Jeremy Papasso / Staff Photographer
Jeremy Papasso / Staff Photographer
MEAD — Caleb Ayers and the rest of the guards for the Mead Mavericks were shooting at will from the 3-point line to start. They were hitting those shots, showing that they were a legitimate threat to defending Class 4A state champion Longmont on their home floor on Friday night.
But the Trojans showed their championship poise with a big second half, overcoming a 10-point deficit to win 77-64 at Mead High School.
“We showed tremendous resiliency in the third quarter,” Longmont coach Jeff Kloster said. “We had a 10-point deficit at halftime and just didn’t play the type of defense we expect from our program. We had to make some adjustments for the kids to know that that was what got us where we were last season.”
Ayers hit his first 3-point shot of the game and saw Will Maher and hit another with him in the first quarter. The lead grew in the second with Ayers hitting three more shots from behind the arc while Trey Ward and others contributed from long range. By the end of the first half, the Mavericks were shooting well over 50 percent from the 3-point line, helping them take a 36-26 lead.
“The bottom line was we were not being pro-active, we were being reactive,” Kloster said. “The ball was in the shooter’s hands before we were going out to challenge them. We have to be able to see and move on release.”
The Trojans were able to do a better job defending the 3-point line in the second half, holding Ayers to two shots made from behind the arc.
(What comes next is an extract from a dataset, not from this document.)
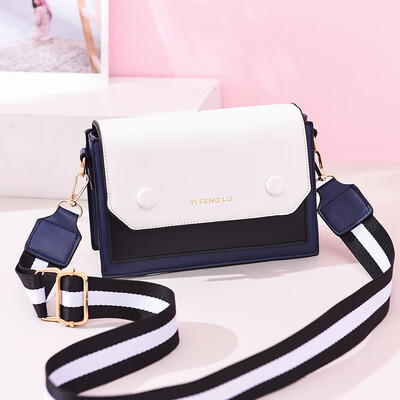 

In summer the new womens trendy Korean version of the fashion oblique satchel leisure one shoulder to carry the girl bag
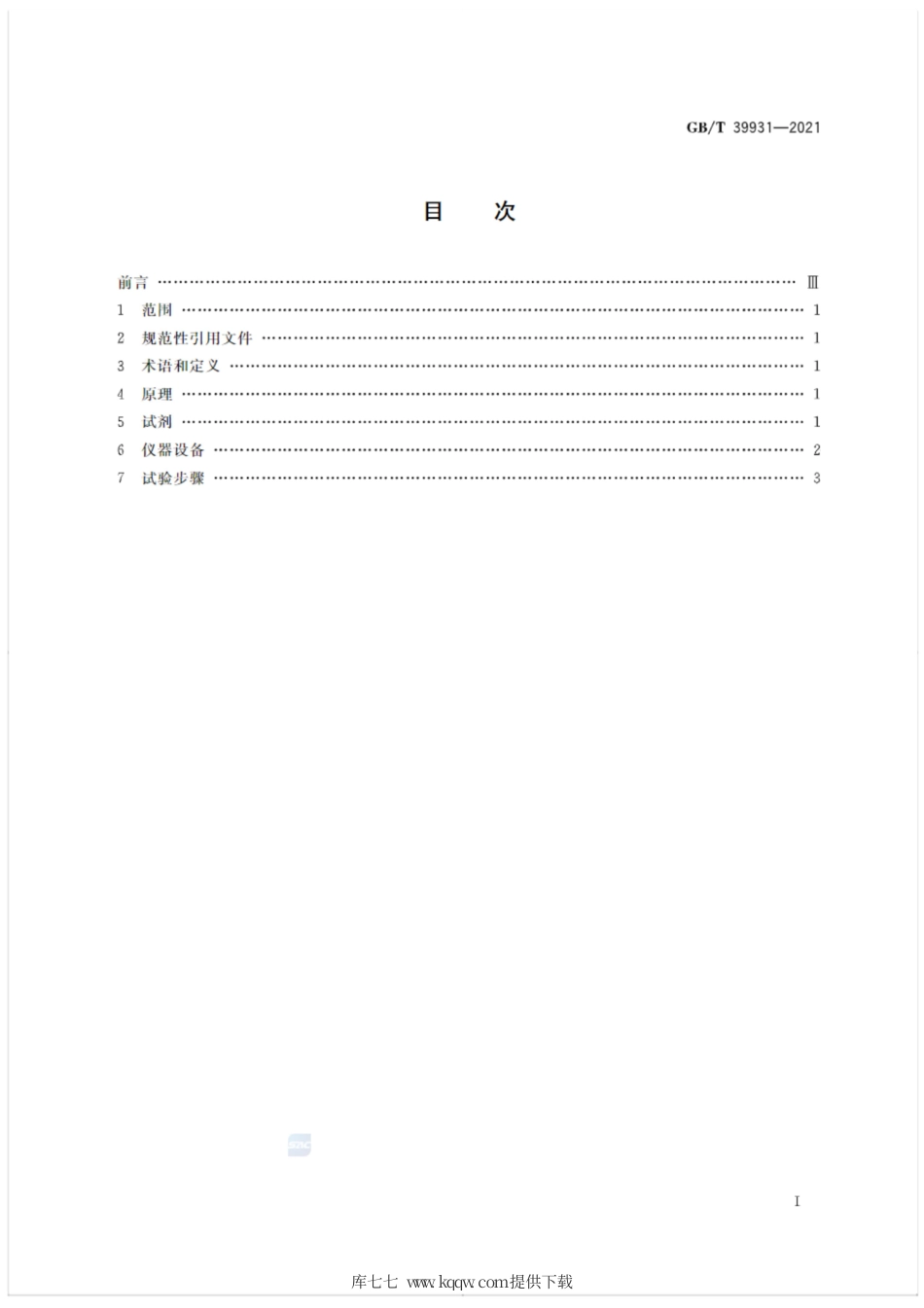GB∕T 39931-2021 木家具中挥发性有机化合物 现场快速检测方法.pdf_第2页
Other players were not able to hit consistently in the second half as well.
When the shots were not falling, Longmont took its chance to swing the game in its favor in the second half.
The long shots off the rim were being rebounded inside and then followed by long outlet passes to set up the transition game. When the Mavericks were able to get back and set up the defense, the Trojans still attacked the rim, going for layups and looks in the paint.
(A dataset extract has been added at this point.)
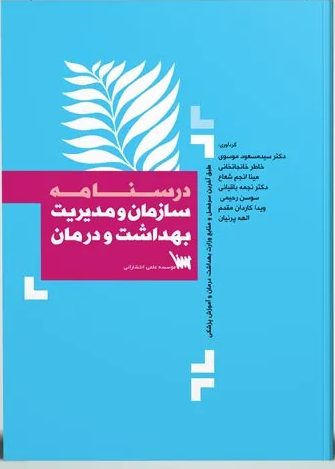 کتاب سازمان مدیریت و بهداشت و درمان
Leading the way in the third quarter was Calvin Seamons with eight points, converting a pair of traditional 3-point plays and getting a third layup in the quarter.
“Coach (Kloster) was saying that to stop the run, we had to finish at the rim,” Seamons said. “We did just that.”
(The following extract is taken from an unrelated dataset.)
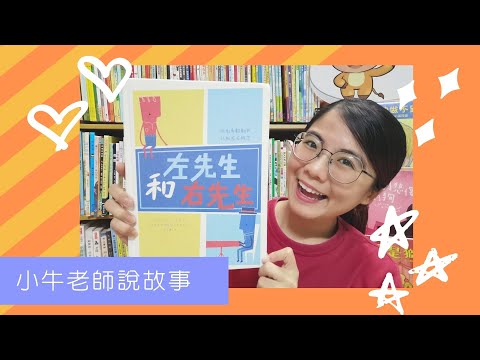 《左先生和右先生》Mr Left and Mr Right｜小牛老師說故事｜Stay at Home聽故事｜左右動物手指謠｜遊戲書｜睡前故事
Seamons and company sparked a 17-0 run in the third quarter that saw the Trojans go from trailing by 10 points to leading by seven. They would take a 55-47 lead into the fourth quarter, only to see Mead score 10 straight points to get the lead back.
The aggressiveness on offense and composure in the fourth quarter made the difference as Longmont went on a 13-1 run midway through to go back up by double figures. Its big run was enough to see the Trojans hold on late for the top-10 win on the road.
“It feels real good to win this,” Seamons said. “Especially with the end of last season, we just need to prove that we are a top-five team.”
Beck Page led the Trojans with 16 points while Seamons and Brady Renck followed with 13. Five players would score in double figures for Longmont. Mead was led by 21 points from Ayers and 20 from Jax Wilke.
Longmont proved it can still be a dangerous team this season, but Kloster said there is still work to be done for his team to make another run at the state title this year.
“Our team still has to work hard in practice,” Kloster said. “The thing I see is that we need to stress fundamentals on both ends of the floor. We have to make sure we recognize that there is a certain brand (of basketball) we want to play, and if we play that brand, we’re going to be pretty good.”